Current literature lacks a definitive threshold of idiopathic premature ventricular complex (PVC) burden for predicting cardiomyopathy (CMP). The main objective of the present study was to evaluate relationship between the PVC burden and left ventricular ejection fraction (LVEF).
This multicenter, cross-sectional study included 341 consecutive patients with more than 1,000 idiopathic PVC in 24 hr of Holter monitoring admitted to the cardiology clinics between January 2019 and May 2019 in the nineteen different centers. The primary outcome was the LVEF measured during the echocardiographic examination.
Overall, the median age was 50 (38-60) and 139 (49.4%) were female. Percentage of median PVC burden was 9% (IQR: 4%-17.4%). Median LVEF was found 60% (55-65). We used proportional odds logistic regression method to examine the relationship between continuous LVEF and candidate predictors. Increase in PVC burden (%) (regression coefficient (RE) -0.644 and 95% CI -1.063, -0.225, p < .001), PVC QRS duration (RE-0.191 and 95% CI -0.529, 0.148, p = .049), and age (RE-0.249 and 95% CI -0.442, -0.056, p = .018) were associated with decrease in LVEF. This inverse relationship between the PVC burden and LVEF become more prominent when PVC burden was above 5%. A nomogram developed to estimate the individual risk for decrease in LVEF.
Our study showed that increase in PVC burden %, age, and PVC QRS duration were independently associated with decrease in LVEF in patients with idiopathic PVC. Also, inverse relationship between PVC burden and LVEF was observed in lower PVC burden than previously known.
目前的文献缺乏特发性室性早搏(PVC)负荷预测心肌病(CMP)的明确阈值。

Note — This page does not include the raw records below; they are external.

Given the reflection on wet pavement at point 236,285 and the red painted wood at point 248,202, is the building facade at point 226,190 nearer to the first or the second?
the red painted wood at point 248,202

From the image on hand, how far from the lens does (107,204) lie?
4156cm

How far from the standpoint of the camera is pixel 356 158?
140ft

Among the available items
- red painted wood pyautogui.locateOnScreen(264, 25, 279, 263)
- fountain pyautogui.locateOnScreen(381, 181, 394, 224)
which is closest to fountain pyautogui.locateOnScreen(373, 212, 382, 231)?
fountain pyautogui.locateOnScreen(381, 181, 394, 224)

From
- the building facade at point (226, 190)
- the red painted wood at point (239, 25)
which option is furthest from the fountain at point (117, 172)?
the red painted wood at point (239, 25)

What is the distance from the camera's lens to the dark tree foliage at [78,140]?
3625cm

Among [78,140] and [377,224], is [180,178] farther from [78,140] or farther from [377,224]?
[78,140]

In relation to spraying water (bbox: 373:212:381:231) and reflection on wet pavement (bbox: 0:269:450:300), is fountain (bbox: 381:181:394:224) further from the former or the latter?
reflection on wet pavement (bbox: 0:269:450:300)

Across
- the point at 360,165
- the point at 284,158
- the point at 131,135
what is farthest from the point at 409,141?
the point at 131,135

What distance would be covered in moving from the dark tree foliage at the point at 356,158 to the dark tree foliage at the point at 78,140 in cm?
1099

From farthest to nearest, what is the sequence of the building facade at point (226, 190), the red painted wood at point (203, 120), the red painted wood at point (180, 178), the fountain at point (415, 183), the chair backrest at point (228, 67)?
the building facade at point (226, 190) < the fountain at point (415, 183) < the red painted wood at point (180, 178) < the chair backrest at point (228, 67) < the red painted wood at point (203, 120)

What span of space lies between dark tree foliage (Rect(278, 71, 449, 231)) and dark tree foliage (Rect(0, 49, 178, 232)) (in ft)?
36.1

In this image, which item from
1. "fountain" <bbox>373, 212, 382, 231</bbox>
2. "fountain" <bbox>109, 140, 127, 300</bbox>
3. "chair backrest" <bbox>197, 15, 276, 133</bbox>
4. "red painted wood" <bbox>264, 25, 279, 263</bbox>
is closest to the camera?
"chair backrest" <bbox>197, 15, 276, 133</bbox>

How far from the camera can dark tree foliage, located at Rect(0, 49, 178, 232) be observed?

本研究的主要目的是评估 PVC 负荷与左心室射血分数(LVEF)之间的关系。
这是一项多中心、横断面研究,纳入了 2019 年 1 月至 2019 年 5 月期间在 19 个不同中心心内科就诊的 24 小时动态心电图监测中 PVC 超过 1000 次的 341 例连续患者。主要结局是超声心动图检查中测量的 LVEF。
总体而言,中位年龄为 50(38-60)岁,139 例(49.4%)为女性。中位数 PVC 负荷百分比为 9%(IQR:4%-17.4%)。中位 LVEF 为 60%(55-65)。我们使用比例优势逻辑回归方法检查连续 LVEF 与候选预测因子之间的关系。PVC 负荷(%)增加(回归系数(RE)-0.644,95%CI-1.063,-0.225,p<0.001)、PVC QRS 持续时间(RE-0.191,95%CI-0.529,0.148,p=0.049)和年龄(RE-0.249,95%CI-0.442,-0.056,p=0.018)与 LVEF 降低相关。当 PVC 负荷超过 5%时,PVC 负荷与 LVEF 之间的这种负相关关系变得更加明显。制定了一个列线图来估计个体 LVEF 降低的风险。
我们的研究表明,在特发性 PVC 患者中,PVC 负荷增加%、年龄和 PVC QRS 持续时间与 LVEF 降低独立相关。此外,在先前已知的较低 PVC 负荷下,也观察到 PVC 负荷与 LVEF 之间的反比关系。